Source passage:
Thursday, June 24, 2021

"The Box-Car Children"

The Box-Car Children by Gertrude C. Warner, first published in 1924, is a highly appealing and lastingly-popular tale that seems to me to be very compatible with the imagination of a child. I just read it, I'm not sure why.

Four motherless children move into a strange town with their father, who gets drunk one night and then dies the next day (no details). The children fear that they will be given to their grandfather, who is mean and doesn't like them (they think). So they run away and find an abandoned box-car on a disused railway siding in a woods not far from town. This all happens in the first few paragraphs of the book, without much drama. 

The 1924 edition (on Kindle) is 
beautifully illustrated.
The drama is in how the children manage to take care of themselves in their makeshift home. Within days, they figure out how to get food, make hay and pine-needle beds for sleeping, use a nearby creek for washing dishes and bathing, and somehow even adopt a dog. What schoolchildren, reading such a book, would not like to imagine being totally free and figuring out for themselves how to meet all their needs? Each chapter shows a new way the four box-car children take charge of their own lives and well-being.

This fantasy, however, is problematic for the imagination of a mother -- or a grandmother. Charming as it may be for four children to respond to their father’s death by running away in fear of their grandfather and immediately adjusting to living independently in an abandoned box-car, I'm afraid that an adult imagines all kinds of other things, and thinks of all sorts of questions, dangers, practicalities, anxieties.... 

My problem is that I didn’t read this book when I was a child when it would have probably captivated my imagination. Maybe a teacher read part of it to a group of kids at some point, but I only remember hearing of the book, not anything about it. And now I find it very hard to love this story the way that children have loved it for almost a century. I wonder if it’s still part of the curriculum these days, as it evidently was for much of the 20th century.

I enjoyed the 1920s vibe in the story. When they run away, the four children have $4, which is enough for food for several days. At first they eat bread and milk (keeping the milk bottles cold in a stream that conveniently runs near their box-car). They find bowls, spoons, and cups in a nearby dump, wash them in the stream, and they’re ready to roll. Everything just works out like a dream in a world that wouldn't work that way any more --
“It was a rapturous moment when Jess poured the yellow milk into four cups or bowls, and each child proceeded to crumble the brown bread into it with a liberal scattering of blueberries.” (p.15. Kindle Edition of 1924 version)

The oldest boy, Henry, is 13 years old, and he finds a job mowing the grass and doing odd jobs for a doctor in the not-at-all faraway town. A boy working this way probably wasn't unrealistic 100 years ago. Helping with his new employer's vegetable garden, he thins the carrots and onions, and brings the small discards home to the box-car, where his 12-year-old sister, Jess, is boiling some meat in a kettle that was found in the dump, over a fire-pit that the children have built. Meat and vegetables are ready:

“And when she ladled out four portions on four plates of all sizes, some of them tin, and laid a spoon in each, the children felt that the world held no greater riches. The tiny onions floated around like pearls; the carrots melted in your mouth; and the shreds of meat were as tender as possible from long boiling. A bit of bread in one hand helped the feast along wonderfully. The little wanderers ate until they could eat no more.” (p. 19)

Dataset extract:
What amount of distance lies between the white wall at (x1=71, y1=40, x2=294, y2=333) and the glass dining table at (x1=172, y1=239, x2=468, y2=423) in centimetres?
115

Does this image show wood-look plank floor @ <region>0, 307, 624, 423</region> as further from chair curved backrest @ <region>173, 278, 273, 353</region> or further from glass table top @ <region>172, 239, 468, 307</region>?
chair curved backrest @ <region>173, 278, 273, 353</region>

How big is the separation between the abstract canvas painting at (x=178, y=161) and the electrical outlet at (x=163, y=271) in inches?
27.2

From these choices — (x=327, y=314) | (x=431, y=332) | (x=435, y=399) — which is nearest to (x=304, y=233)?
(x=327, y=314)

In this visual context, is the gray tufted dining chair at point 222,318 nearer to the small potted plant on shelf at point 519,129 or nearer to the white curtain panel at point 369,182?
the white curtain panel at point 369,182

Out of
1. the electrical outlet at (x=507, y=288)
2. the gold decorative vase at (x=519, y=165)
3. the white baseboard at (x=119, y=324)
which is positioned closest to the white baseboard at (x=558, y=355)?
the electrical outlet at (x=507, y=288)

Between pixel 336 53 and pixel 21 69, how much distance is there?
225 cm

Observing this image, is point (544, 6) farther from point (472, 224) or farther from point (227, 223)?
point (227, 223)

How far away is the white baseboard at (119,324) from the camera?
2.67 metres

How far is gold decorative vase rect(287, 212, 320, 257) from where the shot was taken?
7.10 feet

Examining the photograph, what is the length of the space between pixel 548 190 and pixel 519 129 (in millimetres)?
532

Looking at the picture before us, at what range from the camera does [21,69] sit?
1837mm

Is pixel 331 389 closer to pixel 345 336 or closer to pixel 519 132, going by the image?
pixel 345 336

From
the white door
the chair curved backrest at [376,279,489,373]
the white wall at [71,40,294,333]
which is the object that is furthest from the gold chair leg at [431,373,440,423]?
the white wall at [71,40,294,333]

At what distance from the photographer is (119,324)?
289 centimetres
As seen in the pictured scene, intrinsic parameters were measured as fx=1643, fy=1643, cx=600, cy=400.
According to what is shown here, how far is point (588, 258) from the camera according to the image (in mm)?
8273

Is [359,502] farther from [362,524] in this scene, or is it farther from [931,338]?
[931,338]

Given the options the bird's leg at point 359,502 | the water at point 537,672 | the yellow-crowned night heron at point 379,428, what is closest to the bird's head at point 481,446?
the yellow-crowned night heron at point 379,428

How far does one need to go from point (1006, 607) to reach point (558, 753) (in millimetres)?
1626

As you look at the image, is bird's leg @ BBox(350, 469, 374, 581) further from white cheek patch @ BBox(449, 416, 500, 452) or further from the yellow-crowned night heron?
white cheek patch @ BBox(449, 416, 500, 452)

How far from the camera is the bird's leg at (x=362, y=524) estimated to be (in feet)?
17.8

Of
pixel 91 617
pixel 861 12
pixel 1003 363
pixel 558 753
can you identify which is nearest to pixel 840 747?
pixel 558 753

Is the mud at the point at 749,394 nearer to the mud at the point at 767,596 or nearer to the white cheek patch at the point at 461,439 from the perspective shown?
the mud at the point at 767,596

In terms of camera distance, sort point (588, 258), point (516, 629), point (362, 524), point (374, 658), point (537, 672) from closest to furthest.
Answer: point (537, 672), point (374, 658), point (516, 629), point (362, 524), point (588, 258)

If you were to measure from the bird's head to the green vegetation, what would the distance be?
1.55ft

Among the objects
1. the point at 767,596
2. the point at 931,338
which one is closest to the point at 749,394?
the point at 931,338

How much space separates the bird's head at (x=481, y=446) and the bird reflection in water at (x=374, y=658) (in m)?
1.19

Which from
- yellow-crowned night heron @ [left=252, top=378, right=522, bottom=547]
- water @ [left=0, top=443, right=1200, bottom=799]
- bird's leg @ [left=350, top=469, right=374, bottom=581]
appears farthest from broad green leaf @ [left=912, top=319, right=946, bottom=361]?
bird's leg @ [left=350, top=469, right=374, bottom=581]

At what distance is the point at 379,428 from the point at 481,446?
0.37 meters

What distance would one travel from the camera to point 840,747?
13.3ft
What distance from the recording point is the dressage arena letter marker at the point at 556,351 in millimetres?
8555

Stated task 1: Decide whether each statement agrees with the review of The Box-Car Children, answering yes or no and quoting the words of the review that settle it: (a) the children had $4 when they ran away; (b) Henry is 12 years old; (c) the reviewer read the book as a child.
Stated task 2: According to the review of The Box-Car Children, in what year was the book first published?
Base every answer on the review of The Box-Car Children and nothing else.

Expected answer 1:
(a) Yes: "When they run away, the four children have $4, which is enough for food for several days."
(b) No: "The oldest boy, Henry, is 13 years old"
(c) No: "I didn’t read this book when I was a child"

Expected answer 2: 1924